## Direction
Reproduce verbatim only the lines from the one containing "Is the flower" through the last line below, both included.

Excerpt from a dataset:

* Begin *

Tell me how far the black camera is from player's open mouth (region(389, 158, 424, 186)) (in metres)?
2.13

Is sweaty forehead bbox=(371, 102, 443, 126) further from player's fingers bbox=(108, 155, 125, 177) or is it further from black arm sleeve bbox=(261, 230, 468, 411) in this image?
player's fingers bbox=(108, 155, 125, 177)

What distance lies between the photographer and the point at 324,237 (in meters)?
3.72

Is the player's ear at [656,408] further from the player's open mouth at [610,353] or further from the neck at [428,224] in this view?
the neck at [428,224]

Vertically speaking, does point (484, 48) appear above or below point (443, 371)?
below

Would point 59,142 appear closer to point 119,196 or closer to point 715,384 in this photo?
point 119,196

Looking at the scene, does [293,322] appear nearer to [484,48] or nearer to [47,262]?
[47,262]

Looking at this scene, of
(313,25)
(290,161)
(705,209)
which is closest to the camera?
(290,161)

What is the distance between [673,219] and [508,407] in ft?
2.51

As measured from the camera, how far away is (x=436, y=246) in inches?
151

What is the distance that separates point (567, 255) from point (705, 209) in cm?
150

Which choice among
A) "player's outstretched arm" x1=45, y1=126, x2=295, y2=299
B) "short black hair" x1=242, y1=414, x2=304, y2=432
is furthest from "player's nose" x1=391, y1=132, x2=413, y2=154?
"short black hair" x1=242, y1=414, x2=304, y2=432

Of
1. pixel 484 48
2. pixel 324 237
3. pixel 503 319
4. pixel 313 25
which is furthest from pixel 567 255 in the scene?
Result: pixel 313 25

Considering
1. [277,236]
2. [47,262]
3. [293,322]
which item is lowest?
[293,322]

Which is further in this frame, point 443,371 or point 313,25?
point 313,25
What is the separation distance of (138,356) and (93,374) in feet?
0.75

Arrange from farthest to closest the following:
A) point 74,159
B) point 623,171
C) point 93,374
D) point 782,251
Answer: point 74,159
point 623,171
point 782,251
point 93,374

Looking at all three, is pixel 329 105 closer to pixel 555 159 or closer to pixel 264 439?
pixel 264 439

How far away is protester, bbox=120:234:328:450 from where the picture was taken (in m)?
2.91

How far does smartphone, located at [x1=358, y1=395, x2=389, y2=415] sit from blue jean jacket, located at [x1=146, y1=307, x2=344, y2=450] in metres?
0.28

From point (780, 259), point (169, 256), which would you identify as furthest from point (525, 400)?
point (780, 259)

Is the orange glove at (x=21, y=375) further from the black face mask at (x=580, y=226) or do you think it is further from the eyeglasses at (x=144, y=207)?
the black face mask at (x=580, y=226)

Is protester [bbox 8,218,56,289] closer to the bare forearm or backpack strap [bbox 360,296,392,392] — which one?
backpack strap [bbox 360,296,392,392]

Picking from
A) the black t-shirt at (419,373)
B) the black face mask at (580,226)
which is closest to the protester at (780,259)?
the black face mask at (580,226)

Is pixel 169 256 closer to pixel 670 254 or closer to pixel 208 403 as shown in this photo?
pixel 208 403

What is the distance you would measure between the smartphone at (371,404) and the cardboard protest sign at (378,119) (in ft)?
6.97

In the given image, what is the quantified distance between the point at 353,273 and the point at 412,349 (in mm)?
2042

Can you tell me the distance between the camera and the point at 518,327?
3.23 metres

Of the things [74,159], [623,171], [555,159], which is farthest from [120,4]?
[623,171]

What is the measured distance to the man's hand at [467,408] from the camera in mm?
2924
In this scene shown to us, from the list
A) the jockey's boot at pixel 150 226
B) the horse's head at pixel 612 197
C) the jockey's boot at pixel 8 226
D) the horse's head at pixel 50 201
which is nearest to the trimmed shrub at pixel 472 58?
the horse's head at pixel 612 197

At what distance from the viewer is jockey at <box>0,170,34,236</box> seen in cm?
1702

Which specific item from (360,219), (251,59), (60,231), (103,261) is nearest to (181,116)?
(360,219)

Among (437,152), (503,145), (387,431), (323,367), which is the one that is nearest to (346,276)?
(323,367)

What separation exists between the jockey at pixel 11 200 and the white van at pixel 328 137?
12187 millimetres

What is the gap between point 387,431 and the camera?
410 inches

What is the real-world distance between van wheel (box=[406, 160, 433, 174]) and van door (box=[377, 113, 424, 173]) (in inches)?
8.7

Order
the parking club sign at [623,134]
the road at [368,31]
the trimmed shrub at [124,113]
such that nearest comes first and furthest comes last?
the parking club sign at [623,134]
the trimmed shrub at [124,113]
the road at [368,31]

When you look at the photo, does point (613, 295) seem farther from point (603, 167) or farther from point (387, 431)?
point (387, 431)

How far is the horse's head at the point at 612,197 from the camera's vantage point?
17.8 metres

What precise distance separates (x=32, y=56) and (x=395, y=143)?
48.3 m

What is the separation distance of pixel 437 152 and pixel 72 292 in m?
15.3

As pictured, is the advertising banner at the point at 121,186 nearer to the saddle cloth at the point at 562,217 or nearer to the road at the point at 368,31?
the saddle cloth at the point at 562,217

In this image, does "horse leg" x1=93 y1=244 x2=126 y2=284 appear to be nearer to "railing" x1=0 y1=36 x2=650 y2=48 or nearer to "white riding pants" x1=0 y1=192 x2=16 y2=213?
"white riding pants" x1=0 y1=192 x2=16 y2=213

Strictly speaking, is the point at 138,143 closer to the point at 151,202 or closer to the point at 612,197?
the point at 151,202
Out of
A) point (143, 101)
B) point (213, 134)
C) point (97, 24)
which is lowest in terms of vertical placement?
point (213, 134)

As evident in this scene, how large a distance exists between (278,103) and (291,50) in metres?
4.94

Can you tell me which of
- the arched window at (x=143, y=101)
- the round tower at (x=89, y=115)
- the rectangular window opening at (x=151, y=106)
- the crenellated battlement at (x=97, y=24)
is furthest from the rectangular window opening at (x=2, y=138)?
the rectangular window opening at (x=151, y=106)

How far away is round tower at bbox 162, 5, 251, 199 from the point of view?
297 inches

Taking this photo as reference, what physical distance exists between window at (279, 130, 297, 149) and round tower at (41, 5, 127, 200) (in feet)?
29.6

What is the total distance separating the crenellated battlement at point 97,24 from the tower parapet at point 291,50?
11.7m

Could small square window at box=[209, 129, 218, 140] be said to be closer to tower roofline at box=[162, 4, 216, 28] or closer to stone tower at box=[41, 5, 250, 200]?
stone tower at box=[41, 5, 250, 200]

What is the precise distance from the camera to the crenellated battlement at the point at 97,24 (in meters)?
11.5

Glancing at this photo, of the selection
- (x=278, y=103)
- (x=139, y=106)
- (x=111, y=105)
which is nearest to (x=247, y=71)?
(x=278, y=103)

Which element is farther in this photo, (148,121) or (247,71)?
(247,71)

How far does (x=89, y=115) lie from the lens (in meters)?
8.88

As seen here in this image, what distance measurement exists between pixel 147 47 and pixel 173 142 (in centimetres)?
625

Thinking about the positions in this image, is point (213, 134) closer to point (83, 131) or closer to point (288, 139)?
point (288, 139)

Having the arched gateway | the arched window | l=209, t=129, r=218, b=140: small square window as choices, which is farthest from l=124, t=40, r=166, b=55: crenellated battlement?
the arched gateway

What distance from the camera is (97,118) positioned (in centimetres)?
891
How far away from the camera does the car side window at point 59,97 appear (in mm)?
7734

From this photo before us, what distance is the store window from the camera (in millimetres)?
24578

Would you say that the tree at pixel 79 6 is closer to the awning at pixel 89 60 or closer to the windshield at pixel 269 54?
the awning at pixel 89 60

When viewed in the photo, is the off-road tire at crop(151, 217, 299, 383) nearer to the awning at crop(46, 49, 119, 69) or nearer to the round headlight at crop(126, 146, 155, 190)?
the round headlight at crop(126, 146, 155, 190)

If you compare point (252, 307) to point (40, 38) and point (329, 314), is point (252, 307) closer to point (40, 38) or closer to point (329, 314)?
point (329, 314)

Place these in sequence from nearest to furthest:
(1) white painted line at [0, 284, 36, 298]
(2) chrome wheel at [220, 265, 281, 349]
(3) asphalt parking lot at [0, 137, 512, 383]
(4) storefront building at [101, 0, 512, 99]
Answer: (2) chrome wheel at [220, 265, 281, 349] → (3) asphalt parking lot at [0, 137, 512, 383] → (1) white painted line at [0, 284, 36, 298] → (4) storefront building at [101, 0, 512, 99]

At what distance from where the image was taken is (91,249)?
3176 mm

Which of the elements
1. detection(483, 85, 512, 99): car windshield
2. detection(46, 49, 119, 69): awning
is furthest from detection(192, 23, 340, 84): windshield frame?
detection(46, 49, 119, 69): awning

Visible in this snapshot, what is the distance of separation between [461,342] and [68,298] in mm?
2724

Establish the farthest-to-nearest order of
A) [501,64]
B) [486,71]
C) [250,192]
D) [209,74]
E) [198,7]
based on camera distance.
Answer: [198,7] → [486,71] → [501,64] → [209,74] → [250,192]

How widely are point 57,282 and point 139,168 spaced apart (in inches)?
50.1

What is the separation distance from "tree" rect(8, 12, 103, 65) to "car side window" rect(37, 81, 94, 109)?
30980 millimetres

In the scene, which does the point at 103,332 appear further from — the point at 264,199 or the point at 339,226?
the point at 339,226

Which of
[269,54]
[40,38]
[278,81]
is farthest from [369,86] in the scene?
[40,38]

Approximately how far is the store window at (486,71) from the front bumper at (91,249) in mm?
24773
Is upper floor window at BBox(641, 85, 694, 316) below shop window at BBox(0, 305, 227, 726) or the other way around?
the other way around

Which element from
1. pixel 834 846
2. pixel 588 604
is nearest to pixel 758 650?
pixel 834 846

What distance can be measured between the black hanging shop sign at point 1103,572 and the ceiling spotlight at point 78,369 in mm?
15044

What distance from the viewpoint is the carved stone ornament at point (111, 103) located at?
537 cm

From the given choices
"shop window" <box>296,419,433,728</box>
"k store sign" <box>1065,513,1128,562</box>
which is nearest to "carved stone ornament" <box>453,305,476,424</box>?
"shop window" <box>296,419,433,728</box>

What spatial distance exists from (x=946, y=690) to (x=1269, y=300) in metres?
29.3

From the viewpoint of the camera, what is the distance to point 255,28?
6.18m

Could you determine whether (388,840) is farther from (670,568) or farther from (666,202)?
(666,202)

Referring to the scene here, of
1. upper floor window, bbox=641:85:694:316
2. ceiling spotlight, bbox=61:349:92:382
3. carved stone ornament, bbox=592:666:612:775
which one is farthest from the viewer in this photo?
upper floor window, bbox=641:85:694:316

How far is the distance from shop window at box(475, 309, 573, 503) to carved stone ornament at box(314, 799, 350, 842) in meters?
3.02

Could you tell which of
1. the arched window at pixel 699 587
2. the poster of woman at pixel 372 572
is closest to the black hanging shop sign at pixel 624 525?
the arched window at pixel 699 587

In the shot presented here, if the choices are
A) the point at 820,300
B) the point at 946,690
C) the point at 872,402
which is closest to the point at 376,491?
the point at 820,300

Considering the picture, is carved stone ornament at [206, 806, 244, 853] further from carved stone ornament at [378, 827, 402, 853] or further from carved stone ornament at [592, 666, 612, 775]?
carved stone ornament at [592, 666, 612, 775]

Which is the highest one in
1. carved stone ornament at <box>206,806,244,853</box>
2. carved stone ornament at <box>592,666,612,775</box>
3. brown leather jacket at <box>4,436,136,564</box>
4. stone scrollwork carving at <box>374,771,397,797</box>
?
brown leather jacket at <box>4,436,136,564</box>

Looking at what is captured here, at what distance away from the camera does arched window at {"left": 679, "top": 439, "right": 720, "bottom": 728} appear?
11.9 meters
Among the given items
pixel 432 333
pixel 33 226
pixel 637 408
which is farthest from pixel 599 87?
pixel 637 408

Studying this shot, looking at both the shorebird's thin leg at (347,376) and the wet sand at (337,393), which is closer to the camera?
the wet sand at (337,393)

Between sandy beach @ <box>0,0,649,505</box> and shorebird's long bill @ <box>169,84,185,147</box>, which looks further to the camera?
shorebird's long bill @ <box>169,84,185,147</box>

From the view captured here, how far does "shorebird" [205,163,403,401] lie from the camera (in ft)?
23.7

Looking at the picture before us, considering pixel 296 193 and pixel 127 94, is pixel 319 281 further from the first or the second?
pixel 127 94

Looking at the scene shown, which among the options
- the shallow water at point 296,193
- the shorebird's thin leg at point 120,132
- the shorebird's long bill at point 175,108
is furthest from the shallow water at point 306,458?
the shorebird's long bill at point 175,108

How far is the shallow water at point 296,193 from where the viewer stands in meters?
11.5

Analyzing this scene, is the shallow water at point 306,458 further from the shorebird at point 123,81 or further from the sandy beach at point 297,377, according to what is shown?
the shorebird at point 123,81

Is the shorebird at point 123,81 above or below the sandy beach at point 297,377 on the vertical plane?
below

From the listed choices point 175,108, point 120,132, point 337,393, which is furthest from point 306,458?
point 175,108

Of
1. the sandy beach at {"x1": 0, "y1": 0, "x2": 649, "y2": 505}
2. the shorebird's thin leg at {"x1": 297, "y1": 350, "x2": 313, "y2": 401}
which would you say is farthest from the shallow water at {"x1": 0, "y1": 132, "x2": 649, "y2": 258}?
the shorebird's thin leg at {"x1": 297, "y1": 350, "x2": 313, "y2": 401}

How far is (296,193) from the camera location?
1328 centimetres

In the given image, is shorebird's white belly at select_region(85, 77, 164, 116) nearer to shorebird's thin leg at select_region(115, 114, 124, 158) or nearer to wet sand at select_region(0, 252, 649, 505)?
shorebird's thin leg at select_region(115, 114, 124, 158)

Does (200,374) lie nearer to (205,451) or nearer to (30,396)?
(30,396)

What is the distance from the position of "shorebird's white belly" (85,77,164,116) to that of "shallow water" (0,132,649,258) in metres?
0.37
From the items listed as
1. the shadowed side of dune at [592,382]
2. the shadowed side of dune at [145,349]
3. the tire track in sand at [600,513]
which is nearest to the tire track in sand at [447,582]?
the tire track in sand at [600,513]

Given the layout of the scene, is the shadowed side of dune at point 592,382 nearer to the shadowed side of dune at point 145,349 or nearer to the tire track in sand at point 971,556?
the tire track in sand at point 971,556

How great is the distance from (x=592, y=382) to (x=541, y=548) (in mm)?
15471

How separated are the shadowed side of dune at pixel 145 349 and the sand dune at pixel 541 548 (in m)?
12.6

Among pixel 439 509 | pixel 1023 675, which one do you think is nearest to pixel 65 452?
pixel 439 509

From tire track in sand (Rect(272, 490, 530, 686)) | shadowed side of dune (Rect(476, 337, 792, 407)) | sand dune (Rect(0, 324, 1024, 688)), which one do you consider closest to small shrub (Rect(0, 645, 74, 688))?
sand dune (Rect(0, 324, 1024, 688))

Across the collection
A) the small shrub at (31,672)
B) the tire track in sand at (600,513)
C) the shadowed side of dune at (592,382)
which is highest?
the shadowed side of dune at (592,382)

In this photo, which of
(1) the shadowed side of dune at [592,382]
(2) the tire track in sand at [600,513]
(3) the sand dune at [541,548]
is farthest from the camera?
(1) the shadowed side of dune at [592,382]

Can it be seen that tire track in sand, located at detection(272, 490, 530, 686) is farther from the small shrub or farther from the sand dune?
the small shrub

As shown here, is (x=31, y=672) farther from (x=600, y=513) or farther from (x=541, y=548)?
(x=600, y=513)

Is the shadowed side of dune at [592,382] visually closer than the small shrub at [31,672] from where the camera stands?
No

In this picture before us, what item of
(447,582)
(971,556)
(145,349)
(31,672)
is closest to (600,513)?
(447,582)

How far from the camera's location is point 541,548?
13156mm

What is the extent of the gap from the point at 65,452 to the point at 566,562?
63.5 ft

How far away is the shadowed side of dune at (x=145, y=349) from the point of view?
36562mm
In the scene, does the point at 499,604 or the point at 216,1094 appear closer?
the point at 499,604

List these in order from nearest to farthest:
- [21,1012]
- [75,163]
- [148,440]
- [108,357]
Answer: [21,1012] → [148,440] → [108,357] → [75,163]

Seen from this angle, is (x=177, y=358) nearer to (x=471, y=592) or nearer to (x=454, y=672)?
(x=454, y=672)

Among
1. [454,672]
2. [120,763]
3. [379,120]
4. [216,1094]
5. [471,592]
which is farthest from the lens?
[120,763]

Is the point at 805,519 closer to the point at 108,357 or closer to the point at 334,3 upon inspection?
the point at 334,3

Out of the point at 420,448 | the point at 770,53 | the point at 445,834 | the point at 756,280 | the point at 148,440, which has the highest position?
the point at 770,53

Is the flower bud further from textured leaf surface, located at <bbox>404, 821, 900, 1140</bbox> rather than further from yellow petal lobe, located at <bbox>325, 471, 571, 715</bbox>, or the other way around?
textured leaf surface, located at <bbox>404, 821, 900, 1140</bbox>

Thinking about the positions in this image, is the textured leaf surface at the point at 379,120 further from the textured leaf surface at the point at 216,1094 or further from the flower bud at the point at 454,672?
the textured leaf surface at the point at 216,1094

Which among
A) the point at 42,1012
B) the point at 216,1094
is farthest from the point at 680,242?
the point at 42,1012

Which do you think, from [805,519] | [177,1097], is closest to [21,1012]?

* End *

## Solution for this exercise
Is the flower bud further from textured leaf surface, located at <bbox>404, 821, 900, 1140</bbox> rather than further from yellow petal lobe, located at <bbox>325, 471, 571, 715</bbox>, or the other way around?
textured leaf surface, located at <bbox>404, 821, 900, 1140</bbox>

Thinking about the positions in this image, is the textured leaf surface at the point at 379,120 further from the textured leaf surface at the point at 216,1094 or further from the flower bud at the point at 454,672?
the textured leaf surface at the point at 216,1094

Which among
A) the point at 42,1012
B) the point at 216,1094
is farthest from the point at 680,242?
the point at 42,1012

Which do you think, from [805,519] | [177,1097], is closest to [21,1012]?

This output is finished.